THINGS TO DO
(1) In the capstone milestone report, rewrite the part that opens with the words containing "Data Science Capstone" and closes with "library(NLP)", swapping "prediction" for "forecasting".
(2) Summarize the capstone milestone report in two sentences.
(3) Carry on the capstone milestone report from the last line shown.
╭─ PASSAGE
Data Science Capstone Week 2 - Milestone Report

Overview

The goal of the capstone is to develop a prediction algorithm for the most likely next word in a sequence of words. The objective is to explain the Exploratory Data Analysis which will have prediction application and algorithm. The model will be trained using a collection of text (i.e. corpus) which is compiled from 3 sources - news, blogs, and tweets. The purpose of this report is to demonstrate how data was downloaded, imported into R and cleaned. Furthermore it contains some exploratory analyses to investigate few features of the data.

1. Include the libraries neded for Exploratory analysis

library(NLP)
library(tm)

## Warning: package 'tm' was built under R version 3.4.3

library(stringi)
library(RWeka)

## Warning: package 'RWeka' was built under R version 3.4.3

library(ggplot2)

## 
## Attaching package: 'ggplot2'

## The following object is masked from 'package:NLP':
## 
##     annotate

library(wordcloud)

## Warning: package 'wordcloud' was built under R version 3.4.3

## Loading required package: RColorBrewer

library(RColorBrewer)
╰─
╭─ ROWS
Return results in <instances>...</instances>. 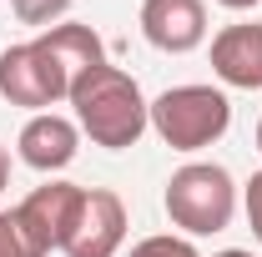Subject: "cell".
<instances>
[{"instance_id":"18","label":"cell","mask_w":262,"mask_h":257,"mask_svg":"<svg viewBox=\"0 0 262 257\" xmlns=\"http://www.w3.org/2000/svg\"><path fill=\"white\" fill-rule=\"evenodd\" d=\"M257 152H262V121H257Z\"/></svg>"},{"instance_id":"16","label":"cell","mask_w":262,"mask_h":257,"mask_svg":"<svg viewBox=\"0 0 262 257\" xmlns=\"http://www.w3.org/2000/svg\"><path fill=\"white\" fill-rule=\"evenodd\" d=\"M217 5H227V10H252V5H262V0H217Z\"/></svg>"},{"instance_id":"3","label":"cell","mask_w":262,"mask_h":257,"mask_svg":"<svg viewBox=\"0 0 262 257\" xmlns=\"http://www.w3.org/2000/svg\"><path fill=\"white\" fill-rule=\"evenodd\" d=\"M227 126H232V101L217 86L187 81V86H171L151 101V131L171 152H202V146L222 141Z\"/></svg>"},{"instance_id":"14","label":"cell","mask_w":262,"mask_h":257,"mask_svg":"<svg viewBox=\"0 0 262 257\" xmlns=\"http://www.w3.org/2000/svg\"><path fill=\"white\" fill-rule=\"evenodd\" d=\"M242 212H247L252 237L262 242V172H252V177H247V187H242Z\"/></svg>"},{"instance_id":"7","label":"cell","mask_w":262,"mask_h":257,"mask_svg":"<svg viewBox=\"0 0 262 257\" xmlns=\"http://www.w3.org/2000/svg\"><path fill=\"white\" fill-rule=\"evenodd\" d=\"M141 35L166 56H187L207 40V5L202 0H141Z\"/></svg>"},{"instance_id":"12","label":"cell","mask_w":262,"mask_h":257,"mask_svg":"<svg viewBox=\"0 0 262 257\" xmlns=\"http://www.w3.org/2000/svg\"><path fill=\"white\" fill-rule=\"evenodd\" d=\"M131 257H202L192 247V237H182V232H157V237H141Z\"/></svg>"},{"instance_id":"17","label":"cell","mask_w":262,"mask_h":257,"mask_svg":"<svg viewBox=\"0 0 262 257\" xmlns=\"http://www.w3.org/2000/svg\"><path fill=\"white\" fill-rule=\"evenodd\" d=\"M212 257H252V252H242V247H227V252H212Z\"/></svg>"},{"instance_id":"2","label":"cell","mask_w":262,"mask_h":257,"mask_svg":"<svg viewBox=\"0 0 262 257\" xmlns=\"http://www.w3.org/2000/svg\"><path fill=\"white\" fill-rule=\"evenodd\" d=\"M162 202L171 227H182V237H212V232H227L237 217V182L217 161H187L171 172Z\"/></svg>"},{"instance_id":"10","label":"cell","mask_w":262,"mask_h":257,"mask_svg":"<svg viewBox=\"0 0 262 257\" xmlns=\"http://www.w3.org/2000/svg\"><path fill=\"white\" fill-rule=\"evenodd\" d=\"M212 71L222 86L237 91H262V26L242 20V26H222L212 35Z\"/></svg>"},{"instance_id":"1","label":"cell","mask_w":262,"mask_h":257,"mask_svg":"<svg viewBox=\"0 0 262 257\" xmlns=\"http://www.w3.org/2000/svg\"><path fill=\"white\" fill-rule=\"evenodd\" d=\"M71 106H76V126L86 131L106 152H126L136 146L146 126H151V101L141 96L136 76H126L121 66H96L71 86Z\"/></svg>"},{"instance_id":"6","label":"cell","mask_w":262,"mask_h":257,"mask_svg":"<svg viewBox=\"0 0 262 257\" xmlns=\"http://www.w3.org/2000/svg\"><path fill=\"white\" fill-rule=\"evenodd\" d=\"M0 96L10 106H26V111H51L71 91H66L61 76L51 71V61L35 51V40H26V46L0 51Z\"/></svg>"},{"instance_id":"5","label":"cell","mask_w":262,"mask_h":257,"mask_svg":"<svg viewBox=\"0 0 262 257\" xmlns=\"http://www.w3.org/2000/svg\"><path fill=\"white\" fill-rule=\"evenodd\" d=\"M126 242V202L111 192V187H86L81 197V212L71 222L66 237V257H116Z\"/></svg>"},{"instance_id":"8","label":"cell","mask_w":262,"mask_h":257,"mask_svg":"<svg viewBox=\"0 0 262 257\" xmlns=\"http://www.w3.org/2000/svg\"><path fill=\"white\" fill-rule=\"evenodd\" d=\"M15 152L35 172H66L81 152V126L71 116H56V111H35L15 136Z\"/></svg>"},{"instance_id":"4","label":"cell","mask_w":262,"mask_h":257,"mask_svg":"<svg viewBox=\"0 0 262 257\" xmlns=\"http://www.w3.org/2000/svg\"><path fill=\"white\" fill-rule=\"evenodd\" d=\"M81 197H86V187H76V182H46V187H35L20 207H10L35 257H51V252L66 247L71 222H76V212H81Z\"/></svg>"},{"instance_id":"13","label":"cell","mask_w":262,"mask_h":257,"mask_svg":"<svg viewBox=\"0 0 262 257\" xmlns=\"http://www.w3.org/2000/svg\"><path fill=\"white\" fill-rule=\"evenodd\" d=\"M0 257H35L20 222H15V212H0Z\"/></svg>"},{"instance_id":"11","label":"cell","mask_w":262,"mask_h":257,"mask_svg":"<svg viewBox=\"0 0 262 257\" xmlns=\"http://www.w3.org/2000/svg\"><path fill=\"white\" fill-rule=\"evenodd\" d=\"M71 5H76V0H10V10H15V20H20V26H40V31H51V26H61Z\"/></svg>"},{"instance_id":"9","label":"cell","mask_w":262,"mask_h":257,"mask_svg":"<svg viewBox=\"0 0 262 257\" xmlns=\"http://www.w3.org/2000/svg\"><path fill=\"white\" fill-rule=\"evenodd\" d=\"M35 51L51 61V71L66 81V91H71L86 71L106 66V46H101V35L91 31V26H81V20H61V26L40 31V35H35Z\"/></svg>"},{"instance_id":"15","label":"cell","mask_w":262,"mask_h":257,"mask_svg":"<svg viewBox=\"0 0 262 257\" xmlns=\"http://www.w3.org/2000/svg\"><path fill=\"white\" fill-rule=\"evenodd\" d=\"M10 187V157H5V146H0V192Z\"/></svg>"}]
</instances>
╰─
╭─ ROWS
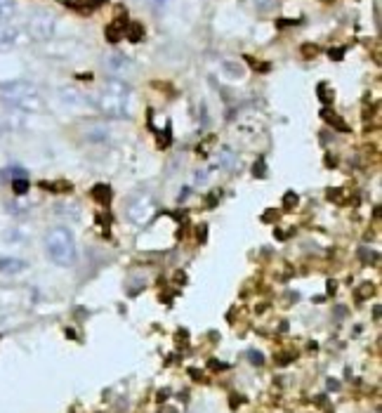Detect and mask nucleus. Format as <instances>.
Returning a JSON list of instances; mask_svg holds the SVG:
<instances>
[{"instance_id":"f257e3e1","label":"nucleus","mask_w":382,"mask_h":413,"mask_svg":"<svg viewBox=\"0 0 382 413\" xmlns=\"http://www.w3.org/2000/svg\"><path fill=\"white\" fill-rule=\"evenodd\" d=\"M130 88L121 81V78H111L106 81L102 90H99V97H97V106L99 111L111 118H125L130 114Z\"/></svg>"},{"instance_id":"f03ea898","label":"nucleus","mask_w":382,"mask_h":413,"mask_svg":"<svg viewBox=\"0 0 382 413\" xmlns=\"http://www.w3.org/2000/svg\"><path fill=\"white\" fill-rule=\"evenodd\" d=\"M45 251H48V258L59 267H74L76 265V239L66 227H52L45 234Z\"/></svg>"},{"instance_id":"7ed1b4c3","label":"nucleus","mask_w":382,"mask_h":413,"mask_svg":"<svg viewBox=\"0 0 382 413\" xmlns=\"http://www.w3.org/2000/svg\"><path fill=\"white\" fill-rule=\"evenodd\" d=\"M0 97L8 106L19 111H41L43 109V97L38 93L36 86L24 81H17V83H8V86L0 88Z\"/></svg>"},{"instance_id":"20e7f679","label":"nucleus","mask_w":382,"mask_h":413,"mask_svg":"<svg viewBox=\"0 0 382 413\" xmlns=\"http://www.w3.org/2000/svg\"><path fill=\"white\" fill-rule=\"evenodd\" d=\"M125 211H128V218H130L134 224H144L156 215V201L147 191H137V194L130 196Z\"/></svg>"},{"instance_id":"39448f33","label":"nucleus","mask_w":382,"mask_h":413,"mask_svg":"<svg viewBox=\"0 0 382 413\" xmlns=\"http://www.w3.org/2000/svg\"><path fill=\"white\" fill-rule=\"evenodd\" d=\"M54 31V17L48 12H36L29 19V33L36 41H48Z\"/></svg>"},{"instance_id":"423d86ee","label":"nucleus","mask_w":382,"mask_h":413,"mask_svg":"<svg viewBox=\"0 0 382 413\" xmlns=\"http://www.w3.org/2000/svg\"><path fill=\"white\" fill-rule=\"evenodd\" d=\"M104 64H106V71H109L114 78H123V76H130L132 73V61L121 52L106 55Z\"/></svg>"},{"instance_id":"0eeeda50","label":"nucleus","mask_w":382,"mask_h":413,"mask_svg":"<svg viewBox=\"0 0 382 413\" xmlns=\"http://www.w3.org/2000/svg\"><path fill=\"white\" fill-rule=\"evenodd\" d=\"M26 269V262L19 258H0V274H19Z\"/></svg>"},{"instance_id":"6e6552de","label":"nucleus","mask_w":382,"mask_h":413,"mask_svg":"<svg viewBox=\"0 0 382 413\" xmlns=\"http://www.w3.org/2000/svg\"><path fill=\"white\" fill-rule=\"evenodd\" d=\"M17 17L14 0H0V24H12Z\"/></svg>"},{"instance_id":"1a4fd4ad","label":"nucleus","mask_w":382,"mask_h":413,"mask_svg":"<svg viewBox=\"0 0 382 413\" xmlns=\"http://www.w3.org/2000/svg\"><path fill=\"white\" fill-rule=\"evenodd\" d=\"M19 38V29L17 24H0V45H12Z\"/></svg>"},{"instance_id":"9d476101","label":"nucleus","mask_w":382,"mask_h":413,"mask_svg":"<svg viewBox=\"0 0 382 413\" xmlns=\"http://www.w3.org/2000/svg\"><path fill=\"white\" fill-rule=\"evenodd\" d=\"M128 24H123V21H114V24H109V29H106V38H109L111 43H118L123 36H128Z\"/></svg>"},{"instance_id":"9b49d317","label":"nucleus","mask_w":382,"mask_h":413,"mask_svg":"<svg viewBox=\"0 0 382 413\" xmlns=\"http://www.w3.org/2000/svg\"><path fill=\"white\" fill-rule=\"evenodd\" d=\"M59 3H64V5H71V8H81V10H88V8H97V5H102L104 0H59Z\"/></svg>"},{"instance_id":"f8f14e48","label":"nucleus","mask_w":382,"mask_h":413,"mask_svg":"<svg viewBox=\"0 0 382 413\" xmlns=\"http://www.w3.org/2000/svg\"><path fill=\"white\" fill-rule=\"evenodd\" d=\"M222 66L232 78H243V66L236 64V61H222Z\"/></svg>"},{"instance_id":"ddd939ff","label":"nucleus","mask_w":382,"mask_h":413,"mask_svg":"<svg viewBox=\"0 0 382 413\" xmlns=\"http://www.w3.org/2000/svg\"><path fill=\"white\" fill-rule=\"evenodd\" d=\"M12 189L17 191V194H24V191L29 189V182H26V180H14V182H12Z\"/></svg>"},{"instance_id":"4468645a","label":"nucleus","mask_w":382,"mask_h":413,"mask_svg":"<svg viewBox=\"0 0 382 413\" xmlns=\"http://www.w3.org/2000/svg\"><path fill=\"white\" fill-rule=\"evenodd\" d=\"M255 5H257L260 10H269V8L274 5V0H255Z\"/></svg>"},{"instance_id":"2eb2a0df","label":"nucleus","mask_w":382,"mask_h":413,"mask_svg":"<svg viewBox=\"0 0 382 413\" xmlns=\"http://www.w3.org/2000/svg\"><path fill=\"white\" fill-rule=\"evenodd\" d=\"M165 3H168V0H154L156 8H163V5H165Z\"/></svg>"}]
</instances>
╰─
╭─ ROWS
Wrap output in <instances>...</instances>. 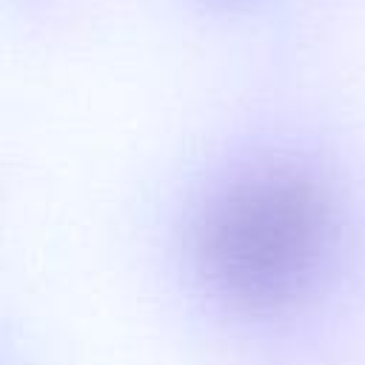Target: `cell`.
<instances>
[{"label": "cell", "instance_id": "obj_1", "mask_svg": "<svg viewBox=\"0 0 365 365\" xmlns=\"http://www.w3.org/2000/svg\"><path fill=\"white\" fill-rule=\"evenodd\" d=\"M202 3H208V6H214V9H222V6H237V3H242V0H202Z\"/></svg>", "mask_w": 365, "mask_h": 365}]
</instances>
╰─
ANSWERS TO EACH TASK
(1)
Data Science Capstone Week 2 - Milestone Report

Overview

The goal of the capstone is to develop a forecasting algorithm for the most likely next word in a sequence of words. The objective is to explain the Exploratory Data Analysis which will have forecasting application and algorithm. The model will be trained using a collection of text (i.e. corpus) which is compiled from 3 sources - news, blogs, and tweets. The purpose of this report is to demonstrate how data was downloaded, imported into R and cleaned. Furthermore it contains some exploratory analyses to investigate few features of the data.

1. Include the libraries neded for Exploratory analysis

library(NLP)

(2) The milestone report covers a capstone project to develop an algorithm that predicts the most likely next word in a sequence, with the model trained on a corpus compiled from news, blogs, and tweets. The report aims to show how the data was downloaded, imported into R, and cleaned, and it starts by loading the libraries needed for exploratory analysis, such as tm, RWeka, ggplot2, and wordcloud.

(3)
2.Download the content to local directory

The raw corpus data is downloaded and stored locally at

setwd("/Sridharan/Others/Data Science/Capstone/")


sBlog <- readLines("./final/en_US/en_US.blogs.txt", 1000)
sNews <- readLines("./final/en_US/en_US.news.txt", 1000)
sTwit <- readLines("./final/en_US/en_US.twitter.txt", 1000)

library(stringi)
library(knitr)

3.Validate the profile of the file and check for Lines, Min and Max characteristics

The raw corpus data is downloaded and stored locally at

WordsPerLine <- sapply(list(sBlog,sNews,sTwit),function(x) summary(stri_count_words(x))[c('Min.','Mean','Max.')])
rownames(WordsPerLine) <- c('WordsPerLine_Min','WordsPerLine_Mean','WordsPerLine_Max')
filestats <- data.frame(
  FileName=c("blogs","news","twitter"),      
  t(rbind(
    sapply(list(sBlog,sNews,sTwit),stri_stats_general)[c('Lines','Chars'),],
    Words=sapply(list(sBlog,sNews,sTwit),stri_stats_latex)['Words',],
    WordsPerLine)
  ))
kable(filestats)

FileName	Lines	Chars	Words	WordsPerLine_Min	WordsPerLine_Mean	WordsPerLine_Max
blogs	1000	232636	42850	1	42.877	395
news	1000	198531	33760	1	34.189	156
twitter	1000	68647	12865	2	12.749	31

4.Read sample lines of the downloaded files

Select 100 lines of blogs, news and twitter

blogs_samplelines <- readLines("./final/en_US/en_US.blogs.txt", 100)
news_samplelines <- readLines("./final/en_US/en_US.news.txt", 100)
twitter_samplelines <- readLines("./final/en_US/en_US.twitter.txt", 100)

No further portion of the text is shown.